> [What you will do]:
Rewrite all the rows below so that every occurrence of "closer" becomes "nearer", keeping everything else unchanged and leaving the pictures out.

> [Available data]:
┌──

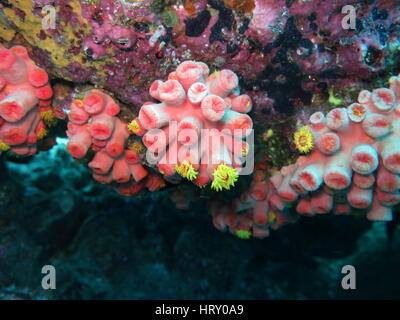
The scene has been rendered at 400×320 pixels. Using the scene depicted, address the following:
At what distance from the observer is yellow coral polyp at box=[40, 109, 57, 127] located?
3139 millimetres

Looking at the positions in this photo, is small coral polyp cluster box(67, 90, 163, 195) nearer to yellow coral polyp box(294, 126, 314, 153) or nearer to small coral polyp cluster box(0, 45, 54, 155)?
small coral polyp cluster box(0, 45, 54, 155)

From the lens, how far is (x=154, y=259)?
→ 5570 mm

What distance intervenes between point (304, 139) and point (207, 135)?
96 cm

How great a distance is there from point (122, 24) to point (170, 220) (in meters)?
4.12

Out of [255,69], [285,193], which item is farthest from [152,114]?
[285,193]

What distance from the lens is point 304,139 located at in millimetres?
2760

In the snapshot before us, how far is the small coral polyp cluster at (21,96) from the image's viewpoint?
109 inches

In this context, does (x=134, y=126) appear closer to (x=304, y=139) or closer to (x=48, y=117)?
(x=48, y=117)

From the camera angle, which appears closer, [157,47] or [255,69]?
[157,47]
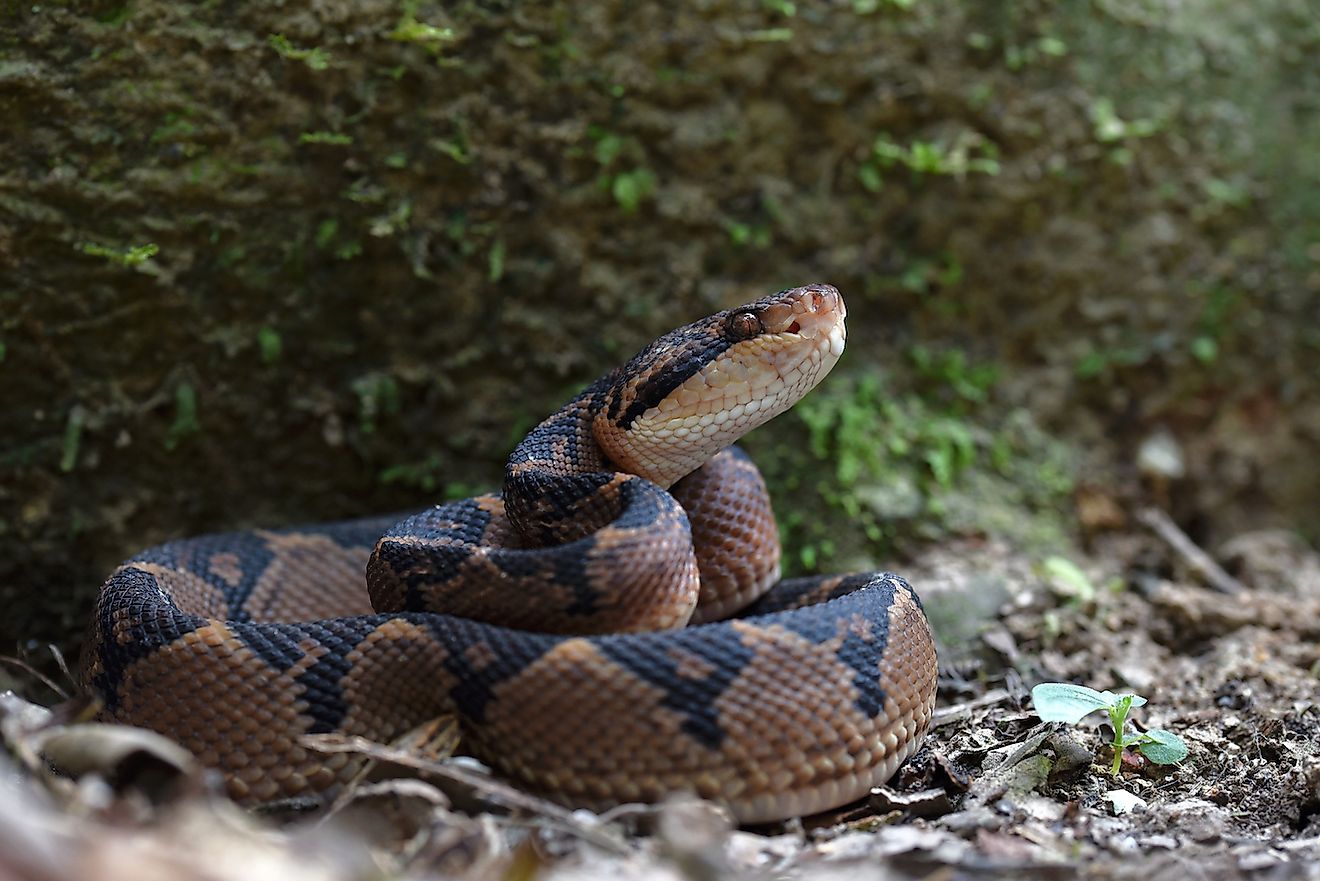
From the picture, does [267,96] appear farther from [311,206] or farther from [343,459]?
[343,459]

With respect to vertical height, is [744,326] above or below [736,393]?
above

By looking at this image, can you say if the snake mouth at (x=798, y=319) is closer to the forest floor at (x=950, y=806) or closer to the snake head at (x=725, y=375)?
the snake head at (x=725, y=375)

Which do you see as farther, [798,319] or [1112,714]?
[798,319]

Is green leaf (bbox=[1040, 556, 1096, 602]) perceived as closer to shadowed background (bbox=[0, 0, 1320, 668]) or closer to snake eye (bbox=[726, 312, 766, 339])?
shadowed background (bbox=[0, 0, 1320, 668])

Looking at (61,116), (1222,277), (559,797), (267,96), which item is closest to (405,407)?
(267,96)

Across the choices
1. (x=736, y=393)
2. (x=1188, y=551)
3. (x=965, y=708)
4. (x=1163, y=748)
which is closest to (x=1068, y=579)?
(x=1188, y=551)

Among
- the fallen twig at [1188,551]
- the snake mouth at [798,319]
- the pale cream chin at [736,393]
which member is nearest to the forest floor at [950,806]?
the fallen twig at [1188,551]

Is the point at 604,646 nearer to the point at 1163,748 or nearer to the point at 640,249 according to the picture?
the point at 1163,748
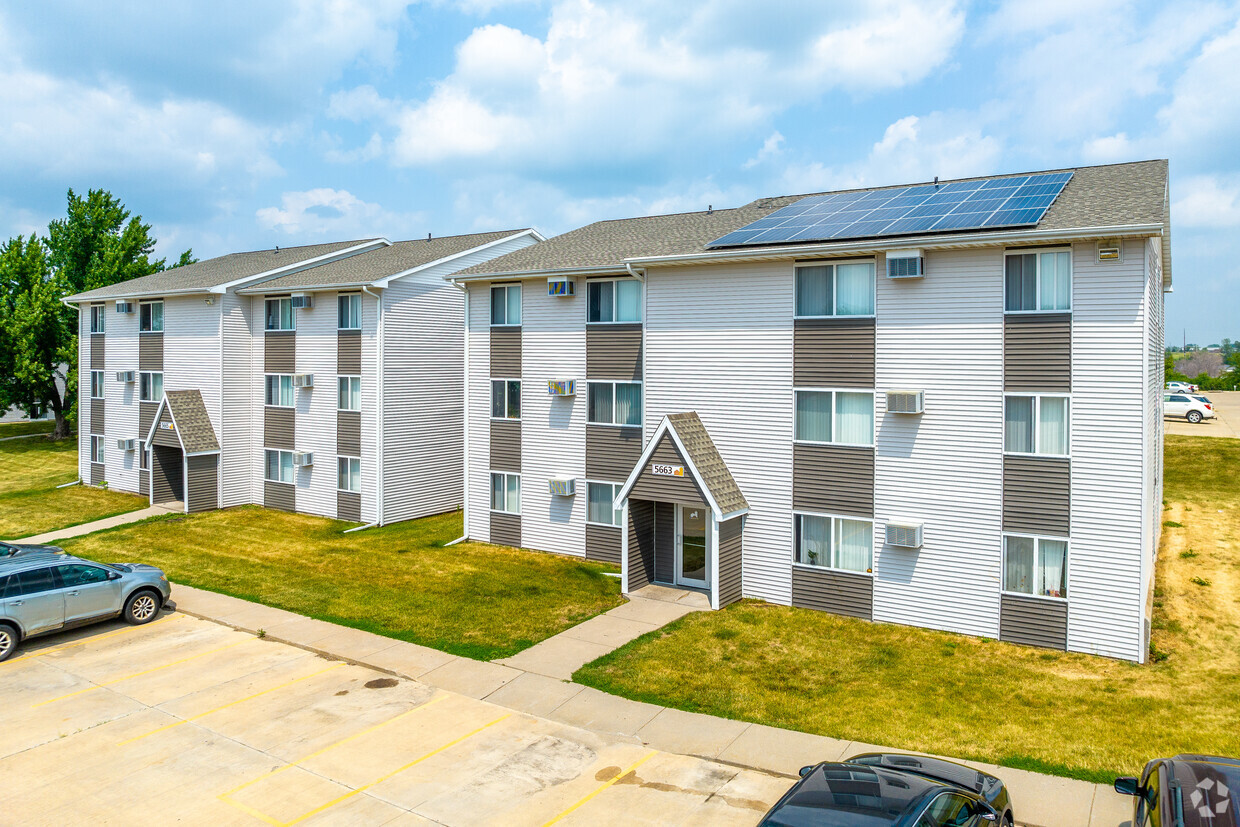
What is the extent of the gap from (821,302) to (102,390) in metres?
32.2

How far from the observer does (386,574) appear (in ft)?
68.9

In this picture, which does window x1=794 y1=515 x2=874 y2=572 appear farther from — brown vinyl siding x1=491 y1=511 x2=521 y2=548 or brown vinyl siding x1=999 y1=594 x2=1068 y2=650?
brown vinyl siding x1=491 y1=511 x2=521 y2=548

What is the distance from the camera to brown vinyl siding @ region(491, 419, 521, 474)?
23.5m

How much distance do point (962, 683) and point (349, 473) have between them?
2088 centimetres

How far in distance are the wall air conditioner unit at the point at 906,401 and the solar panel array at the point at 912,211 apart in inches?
131

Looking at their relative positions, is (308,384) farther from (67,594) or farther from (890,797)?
(890,797)

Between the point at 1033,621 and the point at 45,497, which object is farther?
the point at 45,497

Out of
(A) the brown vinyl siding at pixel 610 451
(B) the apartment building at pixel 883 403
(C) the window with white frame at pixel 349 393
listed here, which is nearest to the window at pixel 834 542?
(B) the apartment building at pixel 883 403

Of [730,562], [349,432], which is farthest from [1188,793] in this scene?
[349,432]

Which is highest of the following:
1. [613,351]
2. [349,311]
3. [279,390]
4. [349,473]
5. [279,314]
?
[279,314]

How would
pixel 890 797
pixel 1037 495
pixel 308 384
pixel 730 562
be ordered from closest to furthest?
pixel 890 797
pixel 1037 495
pixel 730 562
pixel 308 384

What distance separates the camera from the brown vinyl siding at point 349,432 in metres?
27.2

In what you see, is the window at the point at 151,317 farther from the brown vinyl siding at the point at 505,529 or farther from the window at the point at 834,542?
the window at the point at 834,542

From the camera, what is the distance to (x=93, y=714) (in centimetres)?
1270
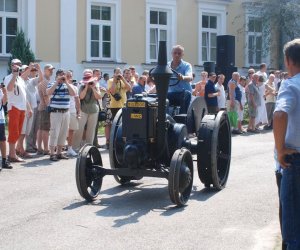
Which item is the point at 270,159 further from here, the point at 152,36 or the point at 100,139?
the point at 152,36

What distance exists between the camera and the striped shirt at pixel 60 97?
1198 centimetres

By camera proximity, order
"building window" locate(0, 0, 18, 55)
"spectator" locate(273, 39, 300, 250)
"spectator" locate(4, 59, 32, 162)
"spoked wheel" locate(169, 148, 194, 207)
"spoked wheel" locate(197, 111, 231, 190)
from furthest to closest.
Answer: "building window" locate(0, 0, 18, 55) → "spectator" locate(4, 59, 32, 162) → "spoked wheel" locate(197, 111, 231, 190) → "spoked wheel" locate(169, 148, 194, 207) → "spectator" locate(273, 39, 300, 250)

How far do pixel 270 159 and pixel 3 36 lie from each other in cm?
1216

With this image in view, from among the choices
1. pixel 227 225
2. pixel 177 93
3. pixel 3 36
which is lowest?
pixel 227 225

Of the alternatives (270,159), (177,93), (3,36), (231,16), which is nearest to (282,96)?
(177,93)

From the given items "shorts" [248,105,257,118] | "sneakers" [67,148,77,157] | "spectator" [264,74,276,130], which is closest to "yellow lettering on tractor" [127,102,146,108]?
"sneakers" [67,148,77,157]

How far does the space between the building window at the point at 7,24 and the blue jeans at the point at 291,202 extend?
17803 millimetres

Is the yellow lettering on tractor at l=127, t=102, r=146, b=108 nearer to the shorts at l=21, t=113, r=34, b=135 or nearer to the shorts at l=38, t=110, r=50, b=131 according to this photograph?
the shorts at l=21, t=113, r=34, b=135

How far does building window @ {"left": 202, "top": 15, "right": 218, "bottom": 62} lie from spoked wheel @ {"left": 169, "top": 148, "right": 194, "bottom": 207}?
19.5 metres

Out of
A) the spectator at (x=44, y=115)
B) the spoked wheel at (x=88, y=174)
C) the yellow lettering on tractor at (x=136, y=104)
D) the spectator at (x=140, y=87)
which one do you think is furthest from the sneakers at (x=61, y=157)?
the yellow lettering on tractor at (x=136, y=104)

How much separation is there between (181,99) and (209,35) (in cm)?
Result: 1862

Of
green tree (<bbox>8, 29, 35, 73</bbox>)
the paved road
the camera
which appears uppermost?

└──

> [Answer for this exercise]:
The scene has been rendered at 400×320 pixels. Using the scene depicted, address the following:
At what distance from the observer is yellow coral polyp at box=[40, 109, 57, 127] located?
3139 millimetres

Looking at the positions in this photo, is small coral polyp cluster box(67, 90, 163, 195) nearer to yellow coral polyp box(294, 126, 314, 153) or nearer to small coral polyp cluster box(0, 45, 54, 155)?
small coral polyp cluster box(0, 45, 54, 155)

From the lens, how far is (x=154, y=259)?
→ 5570 mm

What distance intervenes between point (304, 139) and point (207, 135)?
96 cm

How great a distance is there from point (122, 24) to point (170, 220) (in meters)?
4.12

Out of [255,69], [285,193], which item is farthest from [152,114]?
[285,193]

What distance from the lens is point 304,139 located at in millimetres?
2760

In the snapshot before us, how far is the small coral polyp cluster at (21,96) from the image's viewpoint?
109 inches

In this context, does (x=134, y=126) appear nearer to (x=304, y=139) or nearer to (x=48, y=117)?
(x=48, y=117)

From the camera angle, which appears nearer, [157,47] or [255,69]?
[157,47]
From the picture, does [267,96] appear farther from [311,206] or farther from [343,459]?
[343,459]

With respect to vertical height, is [744,326] above or below [736,393]?
above

By looking at this image, can you say if the snake mouth at (x=798, y=319) is nearer to the forest floor at (x=950, y=806) or nearer to the snake head at (x=725, y=375)?
the snake head at (x=725, y=375)

Which do you see as farther, [798,319] or [1112,714]?
[798,319]

Is green leaf (bbox=[1040, 556, 1096, 602]) perceived as nearer to shadowed background (bbox=[0, 0, 1320, 668]) or nearer to snake eye (bbox=[726, 312, 766, 339])?
shadowed background (bbox=[0, 0, 1320, 668])

Looking at (61,116), (1222,277), (559,797), (267,96), which item is closest to (405,407)?
(267,96)

Across the choices
1. (x=736, y=393)
2. (x=1188, y=551)
3. (x=965, y=708)
4. (x=1163, y=748)
which is closest to (x=1068, y=579)?
(x=1188, y=551)

Among
- the fallen twig at [1188,551]
- the snake mouth at [798,319]
- the pale cream chin at [736,393]
which member is nearest to the forest floor at [950,806]?
the fallen twig at [1188,551]

Is the point at 604,646 nearer to the point at 1163,748 or nearer to the point at 640,249 according to the picture?
the point at 1163,748
What is the extent of the gap from (821,302) to (102,390) in metres?
32.2

How far from the observer does (386,574) appear (in ft)?
68.9

In this picture, which does window x1=794 y1=515 x2=874 y2=572 appear farther from — brown vinyl siding x1=491 y1=511 x2=521 y2=548 or brown vinyl siding x1=999 y1=594 x2=1068 y2=650?
brown vinyl siding x1=491 y1=511 x2=521 y2=548

What is the distance from the camera to brown vinyl siding @ region(491, 419, 521, 474)?
23.5m

How much distance do point (962, 683) and point (349, 473) have between them?
2088 centimetres

How far in distance are the wall air conditioner unit at the point at 906,401 and the solar panel array at the point at 912,211 apart in inches?
131

Looking at their relative positions, is (308,384) farther from (67,594) or farther from (890,797)?
(890,797)

Between the point at 1033,621 and the point at 45,497, which object is farther?
the point at 45,497

Out of
(A) the brown vinyl siding at pixel 610 451
(B) the apartment building at pixel 883 403
(C) the window with white frame at pixel 349 393
listed here, which is nearest to the window at pixel 834 542?
(B) the apartment building at pixel 883 403

Of [730,562], [349,432], which is farthest from [1188,793] in this scene?
[349,432]

Which is highest of the following:
1. [613,351]
2. [349,311]
3. [279,390]
4. [349,473]
5. [279,314]
?
[279,314]

How would
pixel 890 797
pixel 1037 495
pixel 308 384
pixel 730 562
be ordered from closest to furthest?
pixel 890 797
pixel 1037 495
pixel 730 562
pixel 308 384

What distance separates the camera from the brown vinyl siding at point 349,432 in metres?
27.2

In what you see, is the window at the point at 151,317 farther from the brown vinyl siding at the point at 505,529 or farther from the window at the point at 834,542?
the window at the point at 834,542

From the camera, what is the distance to (x=93, y=714) (in centimetres)?
1270
Which item is the point at 270,159 further from here, the point at 152,36 or the point at 100,139?
the point at 152,36

What distance exists between the camera and the striped shirt at pixel 60 97?
1198 centimetres

By camera proximity, order
"building window" locate(0, 0, 18, 55)
"spectator" locate(273, 39, 300, 250)
"spectator" locate(4, 59, 32, 162)
"spoked wheel" locate(169, 148, 194, 207)
"spoked wheel" locate(197, 111, 231, 190)
from furthest to closest.
Answer: "building window" locate(0, 0, 18, 55) → "spectator" locate(4, 59, 32, 162) → "spoked wheel" locate(197, 111, 231, 190) → "spoked wheel" locate(169, 148, 194, 207) → "spectator" locate(273, 39, 300, 250)

How far do pixel 270 159 and pixel 3 36 lie from each other in cm?
1216

With this image in view, from among the choices
1. pixel 227 225
2. pixel 177 93
3. pixel 3 36
which is lowest?
pixel 227 225

Of the alternatives (270,159), (177,93), (3,36), (231,16), which is nearest to (282,96)?
(177,93)

From the given items "shorts" [248,105,257,118] | "sneakers" [67,148,77,157] | "spectator" [264,74,276,130], which is closest to "yellow lettering on tractor" [127,102,146,108]?
"sneakers" [67,148,77,157]

How far does the space between the building window at the point at 7,24 and the blue jeans at the point at 291,202 extend?
17803 millimetres

Is the yellow lettering on tractor at l=127, t=102, r=146, b=108 nearer to the shorts at l=21, t=113, r=34, b=135 or nearer to the shorts at l=38, t=110, r=50, b=131 according to this photograph?
the shorts at l=21, t=113, r=34, b=135

How far does building window @ {"left": 202, "top": 15, "right": 218, "bottom": 62} lie from spoked wheel @ {"left": 169, "top": 148, "right": 194, "bottom": 207}?
19.5 metres

Out of
A) the spectator at (x=44, y=115)
B) the spoked wheel at (x=88, y=174)
C) the yellow lettering on tractor at (x=136, y=104)
D) the spectator at (x=140, y=87)
which one do you think is furthest from the sneakers at (x=61, y=157)?
the yellow lettering on tractor at (x=136, y=104)

How much separation is there between (181,99) and (209,35) (in cm)?
Result: 1862

Of
green tree (<bbox>8, 29, 35, 73</bbox>)
the paved road
the camera
which appears uppermost?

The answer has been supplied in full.